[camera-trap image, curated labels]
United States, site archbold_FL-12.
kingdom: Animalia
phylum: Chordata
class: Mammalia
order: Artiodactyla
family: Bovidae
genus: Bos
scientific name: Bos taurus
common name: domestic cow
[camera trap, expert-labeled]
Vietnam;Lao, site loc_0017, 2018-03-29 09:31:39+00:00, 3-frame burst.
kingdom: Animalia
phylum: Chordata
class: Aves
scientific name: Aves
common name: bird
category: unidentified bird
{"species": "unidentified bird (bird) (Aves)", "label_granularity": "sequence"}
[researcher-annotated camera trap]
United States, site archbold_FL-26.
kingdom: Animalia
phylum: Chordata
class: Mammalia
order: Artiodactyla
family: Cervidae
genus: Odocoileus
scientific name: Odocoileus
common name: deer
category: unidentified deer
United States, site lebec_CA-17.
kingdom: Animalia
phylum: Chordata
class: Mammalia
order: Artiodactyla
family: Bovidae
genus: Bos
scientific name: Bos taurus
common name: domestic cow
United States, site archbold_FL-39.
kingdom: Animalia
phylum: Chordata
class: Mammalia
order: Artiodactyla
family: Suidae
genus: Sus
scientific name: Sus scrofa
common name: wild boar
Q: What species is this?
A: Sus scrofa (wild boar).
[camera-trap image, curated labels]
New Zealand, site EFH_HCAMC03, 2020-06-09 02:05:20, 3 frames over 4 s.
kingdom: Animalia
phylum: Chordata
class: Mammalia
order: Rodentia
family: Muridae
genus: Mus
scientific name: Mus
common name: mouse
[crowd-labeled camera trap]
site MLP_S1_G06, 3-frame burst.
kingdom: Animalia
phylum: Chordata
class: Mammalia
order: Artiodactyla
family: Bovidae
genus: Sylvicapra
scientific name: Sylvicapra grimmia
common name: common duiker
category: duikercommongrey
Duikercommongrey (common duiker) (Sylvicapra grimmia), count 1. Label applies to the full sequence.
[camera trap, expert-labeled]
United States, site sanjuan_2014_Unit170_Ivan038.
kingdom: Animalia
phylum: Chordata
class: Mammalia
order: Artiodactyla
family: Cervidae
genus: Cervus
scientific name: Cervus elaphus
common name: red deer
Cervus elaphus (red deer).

* **THE TASK**
Without altering a single word, set down all the entries again.

* **ANSWER TO THIS PROBLEM**
[camera-trap image, curated labels]
United States, site archbold_FL-12.
kingdom: Animalia
phylum: Chordata
class: Mammalia
order: Artiodactyla
family: Bovidae
genus: Bos
scientific name: Bos taurus
common name: domestic cow
[camera trap, expert-labeled]
Vietnam;Lao, site loc_0017, 2018-03-29 09:31:39+00:00, 3-frame burst.
kingdom: Animalia
phylum: Chordata
class: Aves
scientific name: Aves
common name: bird
category: unidentified bird
{"species": "unidentified bird (bird) (Aves)", "label_granularity": "sequence"}
[researcher-annotated camera trap]
United States, site archbold_FL-26.
kingdom: Animalia
phylum: Chordata
class: Mammalia
order: Artiodactyla
family: Cervidae
genus: Odocoileus
scientific name: Odocoileus
common name: deer
category: unidentified deer
United States, site lebec_CA-17.
kingdom: Animalia
phylum: Chordata
class: Mammalia
order: Artiodactyla
family: Bovidae
genus: Bos
scientific name: Bos taurus
common name: domestic cow
United States, site archbold_FL-39.
kingdom: Animalia
phylum: Chordata
class: Mammalia
order: Artiodactyla
family: Suidae
genus: Sus
scientific name: Sus scrofa
common name: wild boar
Q: What species is this?
A: Sus scrofa (wild boar).
[camera-trap image, curated labels]
New Zealand, site EFH_HCAMC03, 2020-06-09 02:05:20, 3 frames over 4 s.
kingdom: Animalia
phylum: Chordata
class: Mammalia
order: Rodentia
family: Muridae
genus: Mus
scientific name: Mus
common name: mouse
[crowd-labeled camera trap]
site MLP_S1_G06, 3-frame burst.
kingdom: Animalia
phylum: Chordata
class: Mammalia
order: Artiodactyla
family: Bovidae
genus: Sylvicapra
scientific name: Sylvicapra grimmia
common name: common duiker
category: duikercommongrey
Duikercommongrey (common duiker) (Sylvicapra grimmia), count 1. Label applies to the full sequence.
[camera trap, expert-labeled]
United States, site sanjuan_2014_Unit170_Ivan038.
kingdom: Animalia
phylum: Chordata
class: Mammalia
order: Artiodactyla
family: Cervidae
genus: Cervus
scientific name: Cervus elaphus
common name: red deer
Cervus elaphus (red deer).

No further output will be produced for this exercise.